> _元の文章_
Narrative Treatmentのその先へ
~リウマチ膠原病診療からWell-Beingを探究する~

林 太智
クエストリウマチ膠原病内科クリニック
林 太智

2020年12月にJR水戸駅前にリウマチ膠原病専門クリニックを開院しました。これまで筑波大学で様々な研究に携わり、その傍ら(株)日立製作所ひたちなか総合病院にリウマチ膠原病センターを開設、有数のリウマチ膠原病診療施設に育て上げたつもりです。論語に言う「不惑・知命」の齢となり、立場は若手に譲り、理想とする繊細な医療を広く多くの患者さんに届けたいと考え発起しました。

前職地の隣町・隣駅という立地ですが、患者さんに自立性を促していることもあり、診療してきた患者さんの約半数からのスタートとやや不安はありました。しかし開院半年でリウマチ性疾患・膠原病とその疑いの患者さんだけで受診者数はもと診療していた人数を超え、大きなアンメットニーズがあったことが実感されました。初診で多いのはPre-RAと言うべき症例です。ACPA/RF陽性で関節腫脹が明らかではない症例、ACPA/RF陰性で多関節腫脹はあっても分類基準を満たさない症例などが挙げられます。よく診ると脊椎関節炎、乾癬や掌蹠膿疱症を有する症例も少なくありません。こうした症例のマネージメントはやりがいがあり、とても充足した日々を送っています。診断が確定的かどうかでなく、そこに困っている患者さんがいるのですから…。

私が提唱してきたNarrative Treatmentはクリニックでこそ本領が発揮できます。ナラティブとは<語り>を意味し、患者さんの人生や価値観に寄り添う意味と戦略的柔軟さの2つの意味を包含しています。Patient Reported Outcome; PROを共通言語とした医師と患者の共有意思決定(Shared Decision Making; SDM)によってWell-Beingの高みを目指そうという考え方です。高度な医療機器や技術に依存せず、柔軟な対応と戦略で一貫して高くカスタムメイドした目標を達成できる、こうした意味の「高度医療」はむしろクリニックでこそ実現可能であり、RAやSLE以外の診療でも実践できます。

さて、施設は関節エコー機器、全身型DXAだけでなく、院内で精密な血液検査できる大型機器も導入し、ケア看護師、薬剤師、臨床検査技師、放射線技師が常駐、ビルテナントながら460㎡の診療スペースを確保、点滴・皮下注ブース、待合室は十分なソーシャルディスタンスをとり、ホテルのようなデザイン空間としました。ここから今後も新たな提案を次々と発信していくつもりでいます。

クリニック名のクエストは<探求>を意味します。立ち止まらない…それが私のWell-Beingです。

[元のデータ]

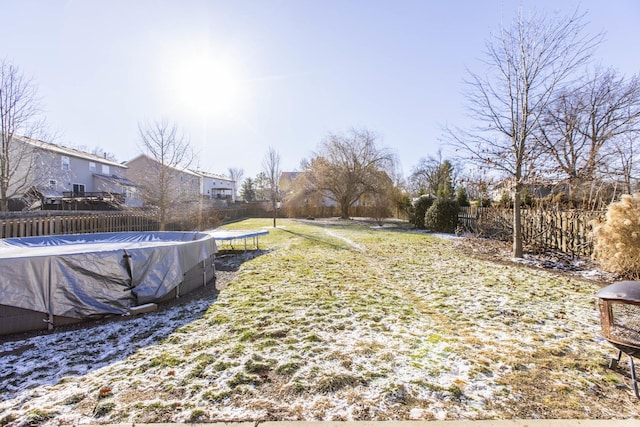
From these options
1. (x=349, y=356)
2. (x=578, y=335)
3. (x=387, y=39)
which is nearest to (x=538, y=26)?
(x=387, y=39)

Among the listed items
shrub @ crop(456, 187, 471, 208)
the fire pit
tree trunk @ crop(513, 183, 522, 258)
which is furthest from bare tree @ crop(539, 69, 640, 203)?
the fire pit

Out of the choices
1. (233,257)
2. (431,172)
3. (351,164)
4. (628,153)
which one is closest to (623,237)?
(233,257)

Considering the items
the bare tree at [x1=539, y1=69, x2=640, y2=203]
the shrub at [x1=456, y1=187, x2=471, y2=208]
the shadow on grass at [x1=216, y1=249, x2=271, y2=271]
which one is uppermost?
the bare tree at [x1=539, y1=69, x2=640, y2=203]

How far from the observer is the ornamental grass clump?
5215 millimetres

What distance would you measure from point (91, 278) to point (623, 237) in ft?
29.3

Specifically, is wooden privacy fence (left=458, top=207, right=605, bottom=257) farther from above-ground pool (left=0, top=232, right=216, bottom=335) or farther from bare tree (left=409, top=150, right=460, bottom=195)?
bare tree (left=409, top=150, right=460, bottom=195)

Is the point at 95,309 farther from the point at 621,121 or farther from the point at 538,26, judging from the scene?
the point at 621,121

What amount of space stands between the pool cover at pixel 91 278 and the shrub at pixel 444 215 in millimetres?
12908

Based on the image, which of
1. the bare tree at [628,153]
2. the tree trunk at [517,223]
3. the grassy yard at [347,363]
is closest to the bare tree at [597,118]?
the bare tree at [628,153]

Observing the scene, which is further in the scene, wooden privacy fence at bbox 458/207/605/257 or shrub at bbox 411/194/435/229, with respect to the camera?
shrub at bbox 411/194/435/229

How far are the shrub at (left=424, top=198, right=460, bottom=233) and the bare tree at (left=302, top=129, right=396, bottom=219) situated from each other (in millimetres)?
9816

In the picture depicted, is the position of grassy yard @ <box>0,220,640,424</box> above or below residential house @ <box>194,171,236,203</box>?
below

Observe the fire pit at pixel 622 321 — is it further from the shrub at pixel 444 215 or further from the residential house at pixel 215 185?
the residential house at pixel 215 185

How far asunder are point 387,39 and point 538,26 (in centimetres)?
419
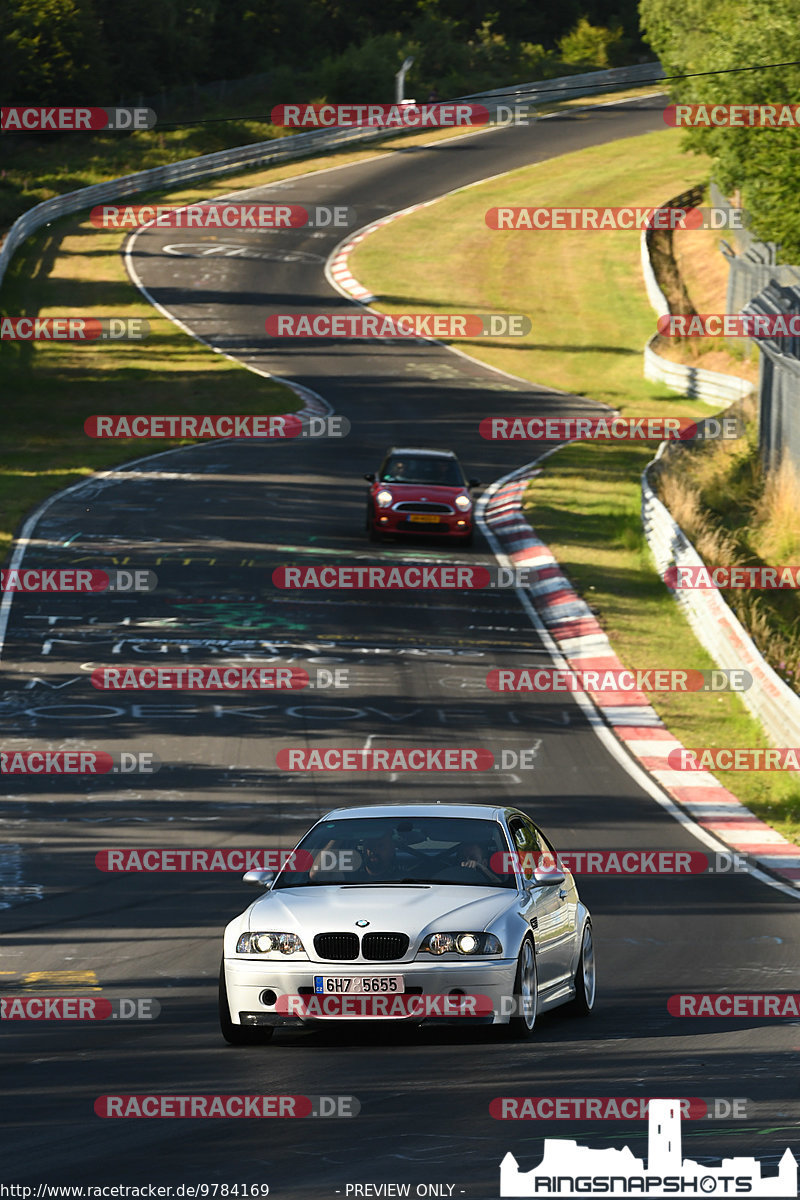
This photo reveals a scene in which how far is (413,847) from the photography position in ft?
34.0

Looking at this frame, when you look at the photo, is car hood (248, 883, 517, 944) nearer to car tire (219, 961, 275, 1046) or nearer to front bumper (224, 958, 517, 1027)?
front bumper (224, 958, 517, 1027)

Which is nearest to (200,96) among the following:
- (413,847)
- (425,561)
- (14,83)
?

> _やること_
クリニック開院についての文章を、「2020年12月にJR水戸駅」のところから書き出し、「届けたいと考え発起しました。」まで書いてください。そのとき「若手」を「後進」に変えてください。

> _答え_
2020年12月にJR水戸駅前にリウマチ膠原病専門クリニックを開院しました。これまで筑波大学で様々な研究に携わり、その傍ら(株)日立製作所ひたちなか総合病院にリウマチ膠原病センターを開設、有数のリウマチ膠原病診療施設に育て上げたつもりです。論語に言う「不惑・知命」の齢となり、立場は後進に譲り、理想とする繊細な医療を広く多くの患者さんに届けたいと考え発起しました。